• **Conjunto de tarefas**
a) Reproduza a passagem do trecho sobre a visão da região, começando em "Tal visão da" e terminando em "patriarcal e escravista.".
b) Prossiga com o trecho sobre a visão da região a partir da última frase apresentada.

• **Trecho selecionado**
Tal visão da região destacou de forma positiva uma sociedade altamente
hierarquizada, na qual as diferenças
sociais eram encobertas pelos mecanismos paternalistas, de relações pessoais,
mais determinadas pelo sentimento do que pela racionalidade. Os romances
produzidos sob esta perspectiva tenderam a potencializar uma leitura amena da escravidão, escondendo seus aspectos
hediondos. Eles também destacaram a arbitrariedade do emergente mundo burguês e
sua exploração do assalariamento, aspectos considerados negativos e que
reforçavam a defesa da velha estrutura patriarcal e escravista.

• **Amostras dos dados**
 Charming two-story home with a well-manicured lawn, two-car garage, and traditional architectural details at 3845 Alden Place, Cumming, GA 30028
==
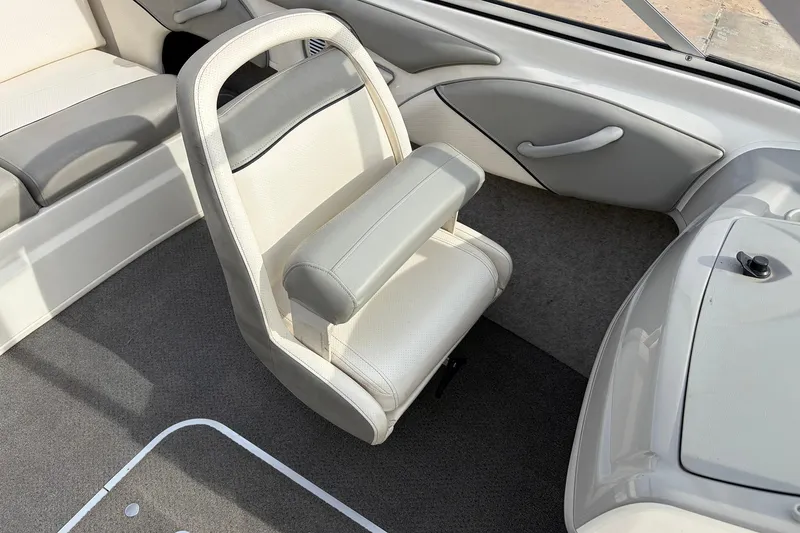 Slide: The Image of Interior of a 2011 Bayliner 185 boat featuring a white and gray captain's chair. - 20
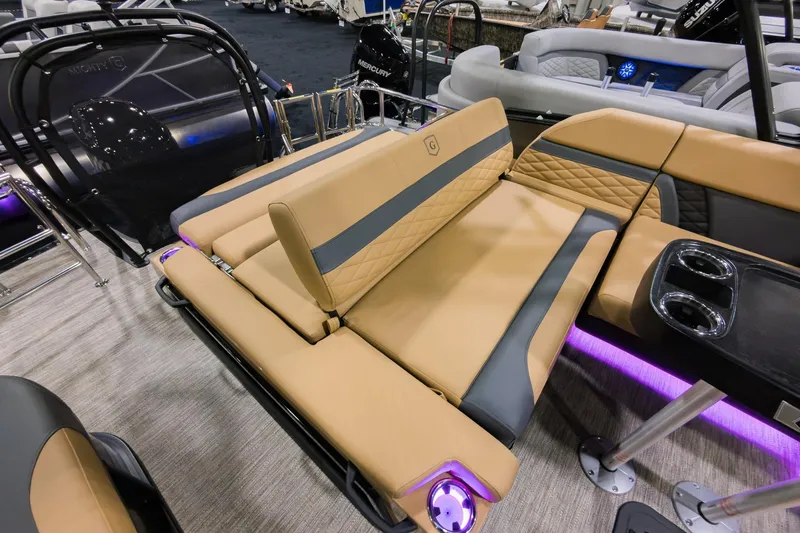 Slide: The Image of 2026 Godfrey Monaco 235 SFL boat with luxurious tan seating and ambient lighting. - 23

• **Respostas por tarefa**
a)
Tal visão da região destacou de forma positiva uma sociedade altamente
hierarquizada, na qual as diferenças
sociais eram encobertas pelos mecanismos paternalistas, de relações pessoais,
mais determinadas pelo sentimento do que pela racionalidade. Os romances
produzidos sob esta perspectiva tenderam a potencializar uma leitura amena da escravidão, escondendo seus aspectos
hediondos. Eles também destacaram a arbitrariedade do emergente mundo burguês e
sua exploração do assalariamento, aspectos considerados negativos e que
reforçavam a defesa da velha estrutura patriarcal e escravista.

b)
Os temas
estabelecidos pelo “romance de trinta” consolidaram características regionais
para o Nordeste com uma força muito grande de impregnação imagética. O sentido
de uma identidade nordestina fechada atribuída a este grupo de escritores veio
fortalecer a própria estratégia política dos discursos sobre a região, de
pensá-la (e sua produção cultural) como uma idéia coesa e possuidora de uma
essência generalizável. No entanto, é importante ressaltar que, embora tenham
muitas afinidades entre si, os autores possuem diferenças na forma de
interpretar a região, sendo, portanto, necessário destacar diferenças no
interior do próprio discurso tradicionalista para que ele não seja pensado como
um discurso de simplicidade homogênea. Dentre os romancistas classificados
neste grupo de escritores e que tomam o Nordeste como “região da saudade”, três
nomes se destacam: José Lins do Rego, José Américo de Almeida e Rachel de
Queiroz.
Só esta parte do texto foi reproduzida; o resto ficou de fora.